Author and humorist Art Buchwald holds a golf club during the Possible Dreams Auction 2006 in Edgartown, Mass., on Marthas Vineyard Island on Aug. 7, 2006. Buchwald, whose wry political and social satire made him a pillar of the nation's capitol for more than four decades and earned him a Pulitzer Prize, has died, his son said Thursday, Jan. 18, 2007.
Columnist Art Buchwald is seen at a hospice in Washington, D.C., on May 24, 2006. Buchwald moved to a hospice nearly a year ago after doctors amputated a portion of his right leg and after refusing dialysis treatments for his failing kidneys. He was expected to die within weeks.

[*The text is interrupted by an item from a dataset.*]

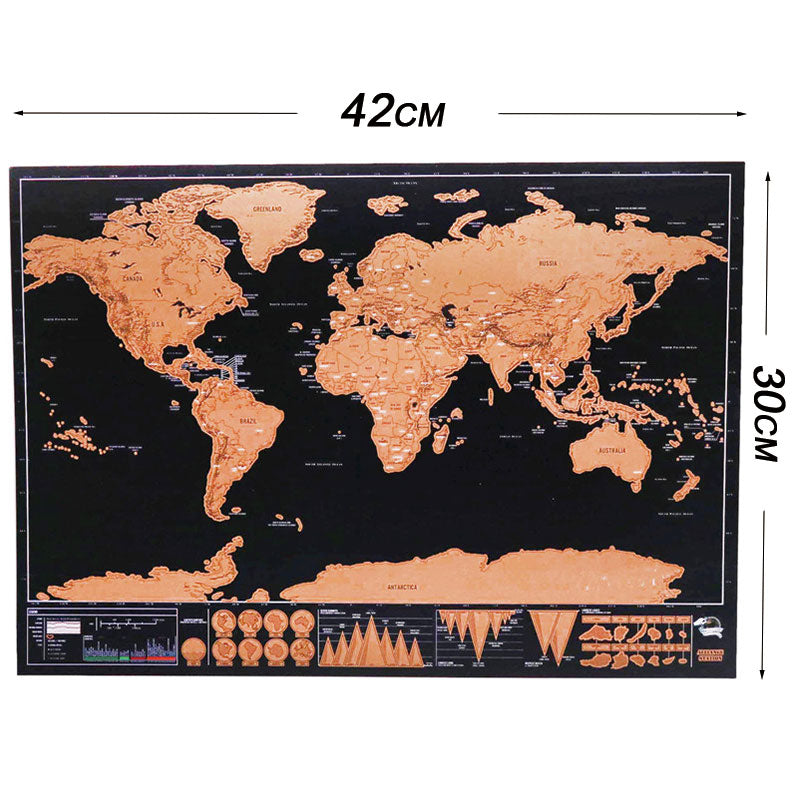 Scratch Off World Map Travel Poster 42 x 30 cm by HitMyNeed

Instead, he lived to return home and even wrote a book about his experiences. His son says he died at home on Jan. 17, 2007.
Pulitzer Prize-winning columnist Art Buchwald attends the 57th Annual Writers Guild Awards at The Pierre Hotel on Feb. 19, 2005, in New York. Buchwald's wry political and social satire made him a mainstay of the Washington scene for more than four decades. He died on Jan. 17, 2007, at age 81.

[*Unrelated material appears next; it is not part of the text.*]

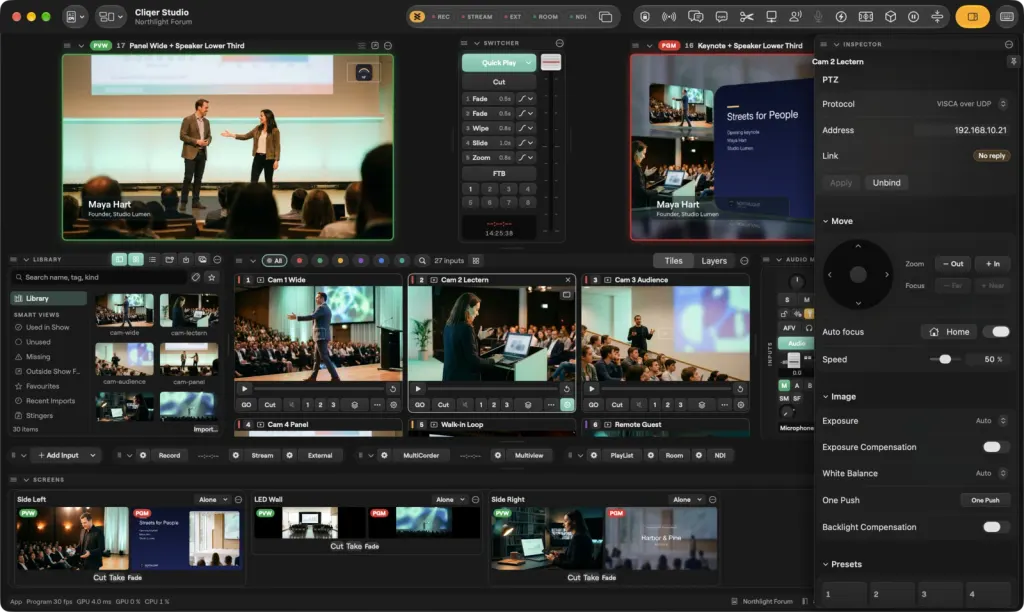 The Studio window on macOS with the Inspector open on the PTZ controls of Cam 2 Lectern: protocol, address, the move pad with zoom and focus, image settings and presets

Author Art Buchwald attends the 57th Annual Writers Guild Awards at The Pierre Hotel on Feb. 19, 2005, in New York. In a 1995 memoir on his early years, "Leaving Home," Buchwald wrote that humor was his "salvation." In all, he wrote more than 30 books. In 1982, he won a Pulitzer Prize, journalism's top honor, for outstanding commentary, and in 1986 he was elected to the American Academy of Arts and Letters.
Lobbyist Jack Valenti, left, and humorist Art Buchwald arrive for a memorial service for ABC News reporter and former Kennedy press secretary Pierre Salinger on Oct. 21, 2004, in Washington, D.C. In 1962, at the height of the glamour of the Kennedy administration, Buchwald set himself up in an office just two blocks from the White House and began a long career lampooning the Washington power establishment.
Humorist Art Buchwald is shown Oct. 1, 1977. Often called "The Wit of Washington," Buchwald's name became synonymous with political satire. His syndicated column at one point appeared in more than 500 newspapers worldwide. He was well known, too, for his wide smile and affinity for cigars.